Menurut Ahmad, acara yang digelar selama satu hari tersebut cukup sulit diambil kesimpulannya karena para pelaku usaha yang memanfaatkan lahan gambut di provinsi tersebut telah mengurus berbagai macam perizinan terlebih dahulu sebelum PP Gambut keluar pada September 2014.
Seperti diketahui dari luas penyebaran, Indonesia memiliki sekitar 15 juta hektare lahan gambut. Dari luasan tersebut, sekitar 3,86 hektare berada di Provinsi Riau atau sekitar 60% dari luas gambut yang berada di Pulau Sumatera.
"Makanya, kalau menurut saya tidak lagi bisa secara fakta begitu (muka air gambut dalam PP Gambut).
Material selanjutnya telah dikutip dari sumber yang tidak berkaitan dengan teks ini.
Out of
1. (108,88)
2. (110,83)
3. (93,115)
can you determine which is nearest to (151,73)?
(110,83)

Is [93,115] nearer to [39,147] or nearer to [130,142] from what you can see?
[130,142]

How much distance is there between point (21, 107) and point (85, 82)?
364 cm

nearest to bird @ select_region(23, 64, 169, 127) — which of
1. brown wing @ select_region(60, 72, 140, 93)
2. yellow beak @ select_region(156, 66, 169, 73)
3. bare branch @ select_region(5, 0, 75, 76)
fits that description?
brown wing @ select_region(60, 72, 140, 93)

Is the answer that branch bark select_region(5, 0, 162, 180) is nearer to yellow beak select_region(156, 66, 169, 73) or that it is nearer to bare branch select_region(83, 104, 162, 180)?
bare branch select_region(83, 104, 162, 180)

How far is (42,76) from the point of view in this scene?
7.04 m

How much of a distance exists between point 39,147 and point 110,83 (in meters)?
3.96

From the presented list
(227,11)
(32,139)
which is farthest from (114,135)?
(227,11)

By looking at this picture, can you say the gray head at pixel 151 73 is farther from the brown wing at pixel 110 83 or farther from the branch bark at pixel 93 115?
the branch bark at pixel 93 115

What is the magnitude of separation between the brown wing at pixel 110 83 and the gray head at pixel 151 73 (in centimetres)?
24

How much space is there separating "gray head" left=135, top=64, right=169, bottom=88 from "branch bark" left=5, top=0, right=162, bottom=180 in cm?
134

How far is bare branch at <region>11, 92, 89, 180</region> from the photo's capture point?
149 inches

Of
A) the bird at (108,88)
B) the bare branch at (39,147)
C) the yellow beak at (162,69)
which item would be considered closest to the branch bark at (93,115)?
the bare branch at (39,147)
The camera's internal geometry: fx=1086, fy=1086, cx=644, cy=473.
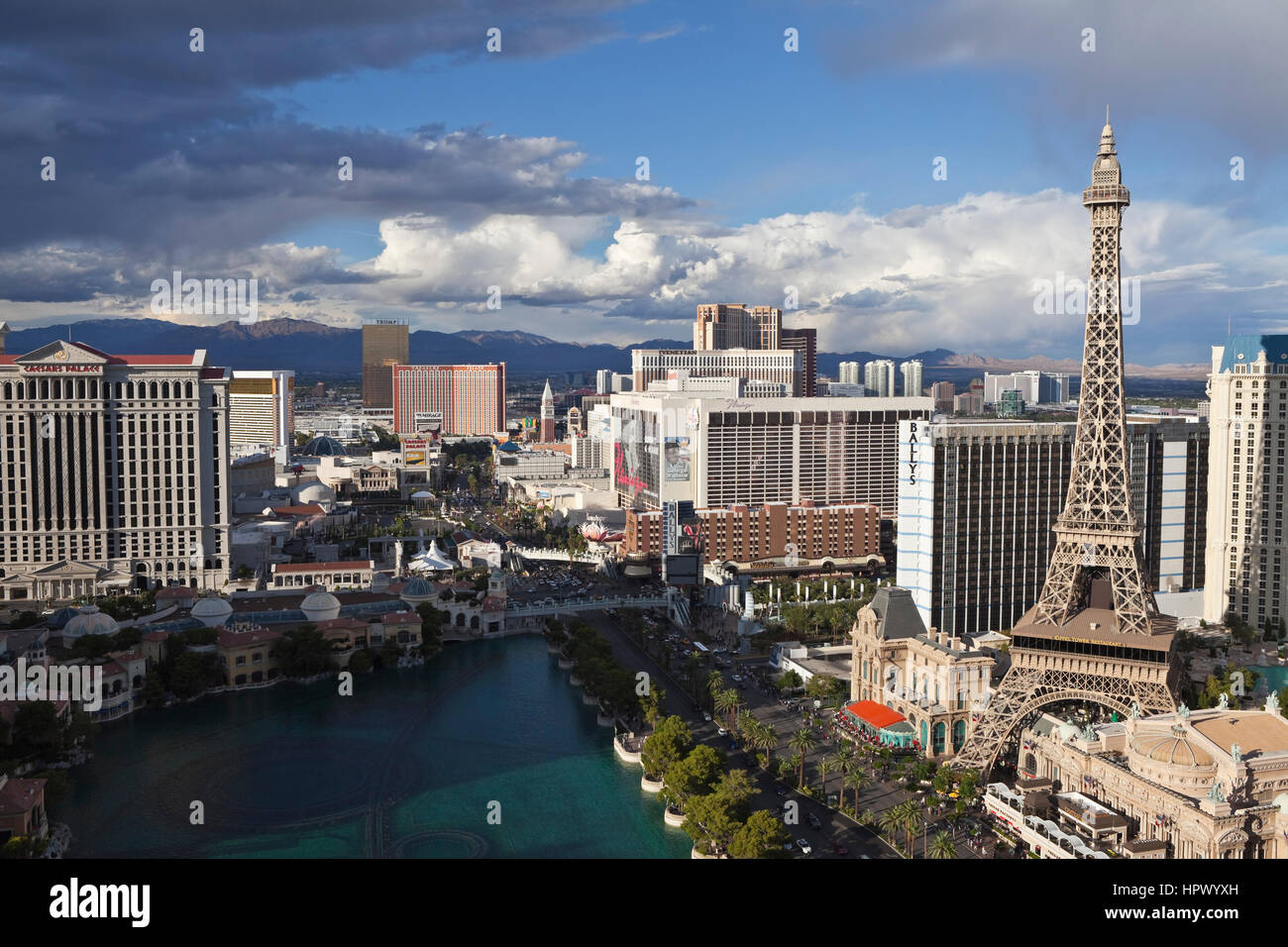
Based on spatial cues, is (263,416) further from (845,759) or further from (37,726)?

Jadi secara umum, sebuah perundangan harus bisa diimplementasikan secara ilmiah dan tidak mungkin muka air gambut dikunci 0,4 meter atau 40 centimeter," katanya.
Deputi Bidang Pengendalian Kerusakan Lingkungan dan Perubahan Iklim Kementerian Lingkungan Hidup Arief Yuwono sebelumnya menyatakan, PP Gambut merupakan upaya pemerintah untuk mendukung kegiatan usaha pemanfaataan gambut secara berkelanjutan.
"Kami memahami bahwa penerbitan PP tersebut masih memunculkan kekhawatiran bagi sebagian kelompok yang akan terkena dampak atas diterapkannya peraturan tersebut," katanya.
Namun, menurut dia, penerbitan peraturan itu justru bertujuan menyeimbangkan fungsi ekosistem gambut dalam menunjang usaha atau kegiatan pemanfaatan ekosistem gambut secara berkelanjutan, kata Arief saat membuka kegiatan "Closing and Knowledge Workshop Evaluation ASEAN Peatland Forest Project (APFP) & Sustainable Management of Peatland Forests in South East Asia (SEApeat).
Meski begitu, pihaknya menilai, pemerintah telah berupaya dengan berbagai cara untuk pengendalian kerusakan ekosistem gambut mulai dari pengembangan kebijakan, salah satunya adalah moratorium izin baru di hutan primer dan lahan gambut.
Sedangkan dari aspek kebijakan, pemerintah baru saja mengeluarkan Peraturan Pemerintah Nomor 71 Tahun 2014 tentang Perlindungan dan Pengelolaan Ekosistem Gambut.
"Pengaturan perlindungan dan pengelolaan ekosistem gambut meliputi perencanaan, pemanfaatan, pengendalian, pemeliharaan, pengawasan, dan sanksi administrasi serta mengatur juga tentang izin usaha dan kegiatan pemanfaatan ekosistem gambut," ujarnya.